__Brano proposto__.
-----

Reportage

La Siria di oggi anche grazie a Padre dall’Oglio

L’eredità di un uomo che si è speso fino agli estremi e le speranze di chi gli è succeduto

  • Oggi, 13:45
04:16

Siria: fra sicurezza, paure, e conflitti intestini

SEIDISERA 31.01.2025, 18:00

  • RSI Naima Chicherio
Di: Naima Chicherio, inviata RSI in Siria e Libano

Al Monastero di Mar Musa lo sapevano che prima o poi qualcosa sarebbe successo, che qualcosa sarebbe cambiato. Sul momento e sulle modalità, si sono però fatti sorprendere anche i sei monaci - due sorelle e quattro fratelli – e gli altri abitanti, che nel bel mezzo del deserto siriano, dopo aver ricevuto la notizia della caduta di Bashar al-Assad, hanno ribattezzato l’8 gennaio da Immacolata concezione a Immacolata liberazione.

-----

__Dati di partenza__.
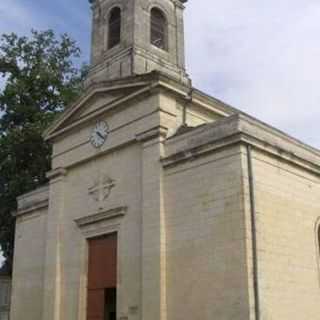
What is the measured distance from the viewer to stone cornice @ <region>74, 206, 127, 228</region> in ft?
57.8

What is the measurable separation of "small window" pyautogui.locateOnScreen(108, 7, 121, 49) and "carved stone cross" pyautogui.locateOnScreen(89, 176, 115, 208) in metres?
7.07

-----

__Cosa farai__. Prosegui il reportage sul monastero di Mar Musa riportato sopra, riprendendo subito dopo la sua ultima frase.

__Soluzione dell'esercizio__.
“È stato come se mi avessero tolto una pietra da macina dal petto. Ora si può parlare, criticare. Non c’è più il tiranno. Non c’è più il mostro”. E questo, secondo Abuna Jihad – il Superiore del Monastero – è frutto anche del lavoro di Padre dall’Oglio, che fino al giorno del suo rapimento, si è tanto speso per il popolo siriano. “

“Lui diceva sempre che non poteva immaginare la sua vita, il suo riposo, di fronte ai giovani che dal 2011 vanno in piazza a manifestare, alla gente che viene uccisa dai barili, dagli aerei e dall’artiglieria russa e siriana, degli iraniani e di Hezbollah”, racconta Jihad ai microfoni della RSI. “Non sappiamo se sia morto o vivo. Quando hanno liberato i prigionieri a Damasco, a Saydnaya e nelle altre galere del regime, abbiamo sperato di avere nuove notizie. Una delle ipotesi è che sia stato detenuto dal regime, scambiato o comprato dall’Isis o altre fazioni armate o anche dai curdi”. Perché in questa sporca guerra, di scambi fra nemici ce ne sono stati. Nulla. Di Padre Paolo dall’Oglio, oggi, ancora nessuna traccia.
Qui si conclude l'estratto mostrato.